September cowl story by Pulitzer winner Caitlin Dickerson, on traversing the Darién Hole, additionally accessible in Spanish
As we speak, The Atlantic printed “Si Trump gana,” the Spanish translation of the quilt package deal from “If Trump Wins,” a highly-sought-after particular situation of the journal that includes essays by two dozen Atlantic writers on the implications of a attainable second Trump presidency, and the potential coverage implications for the courts, schooling, the army, overseas coverage, immigration, abortion rights, local weather, and lots of different facets of life. The undertaking is offered alongside a Spanish model of The Atlantic’s September-issue cowl story, “Seventy Miles within the Darién Hole,” by Caitlin Dickerson: a deep exploration and first-person account of the Darién Hole and the greater than 800,000 migrants who traverse its jungle every year as a part of a migration north.
These tales supply essential reporting on pressing points and are a part of The Atlantic’s continued efforts to extend the accessibility of its journalism and attain new audiences. The Spanish translations can be found to readers with or with out an Atlantic subscription.
“If Trump Wins” (learn in Spanish and English) builds an awesome case, throughout 24 essays, that each Donald Trump and Trumpism pose an existential menace to America and to the concepts that animate it. With every author specializing in a topic space of their experience, the difficulty argues that assuming {that a} second Trump time period would mirror the primary can be a mistake: The threats to democracy, together with the hazard of authoritarianism and corruption, can be better. Because the situation first printed, in December 2023, the reporting has remained pressing and related, and there was continued curiosity and demand for the print version. The difficulty offered out extensively this winter and is presently again on newsstands for a restricted rerelease.
Additionally in Spanish is “Seventy Miles within the Darién Hole,” reported by employees author Caitlin Dickerson and photographed by Lynsey Addario, which paperwork the tales of households and people making the harrowing crossing alongside the border of Colombia and Panama. Two years after her Pulitzer Prize–profitable cowl story uncovered the key historical past of the Trump administration’s family-separation coverage, Dickerson, with this text, as soon as once more offers important reporting across the present state of immigration in the USA.

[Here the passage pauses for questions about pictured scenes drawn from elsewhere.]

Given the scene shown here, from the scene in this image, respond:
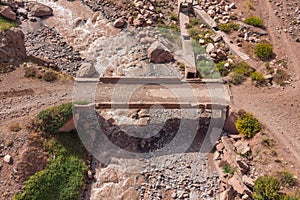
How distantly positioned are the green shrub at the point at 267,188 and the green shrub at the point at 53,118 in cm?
1254

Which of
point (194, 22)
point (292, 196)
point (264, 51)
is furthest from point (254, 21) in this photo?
point (292, 196)

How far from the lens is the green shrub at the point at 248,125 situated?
75.1 feet

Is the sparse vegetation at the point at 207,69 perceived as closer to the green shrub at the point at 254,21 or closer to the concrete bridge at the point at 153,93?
the concrete bridge at the point at 153,93

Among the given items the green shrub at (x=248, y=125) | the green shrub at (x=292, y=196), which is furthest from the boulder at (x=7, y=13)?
the green shrub at (x=292, y=196)

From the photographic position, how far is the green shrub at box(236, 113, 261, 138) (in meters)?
22.9

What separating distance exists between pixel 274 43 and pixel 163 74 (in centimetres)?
988

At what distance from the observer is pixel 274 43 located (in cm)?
2905

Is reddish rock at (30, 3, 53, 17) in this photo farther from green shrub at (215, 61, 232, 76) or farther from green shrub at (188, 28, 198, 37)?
green shrub at (215, 61, 232, 76)

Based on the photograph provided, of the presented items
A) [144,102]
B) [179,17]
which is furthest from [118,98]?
[179,17]

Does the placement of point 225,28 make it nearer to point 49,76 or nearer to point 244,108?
point 244,108

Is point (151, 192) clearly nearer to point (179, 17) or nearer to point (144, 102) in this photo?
point (144, 102)

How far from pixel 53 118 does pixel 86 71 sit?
6460 mm

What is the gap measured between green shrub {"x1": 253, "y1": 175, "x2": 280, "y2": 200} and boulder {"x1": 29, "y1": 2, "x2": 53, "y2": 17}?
25.7 m

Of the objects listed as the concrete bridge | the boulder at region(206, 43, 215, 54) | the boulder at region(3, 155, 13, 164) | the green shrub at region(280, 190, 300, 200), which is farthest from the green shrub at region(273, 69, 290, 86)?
the boulder at region(3, 155, 13, 164)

This effort continues a historic 12 months for The Atlantic. In April, for the third consecutive 12 months, The Atlantic was awarded the highest honor of Basic Excellence on the 2024 Nationwide Journal Awards, essentially the most prestigious class within the American Society of Journal Editors’ annual awards; it additionally received three separate reporting awards. The journal earned its first Pulitzer Prizes in 2021, 2022, and 2023, for tales that exemplify the depth and vary of The Atlantic’s journalism. In March, The Atlantic introduced that it had topped 1 million subscriptions and reached profitability.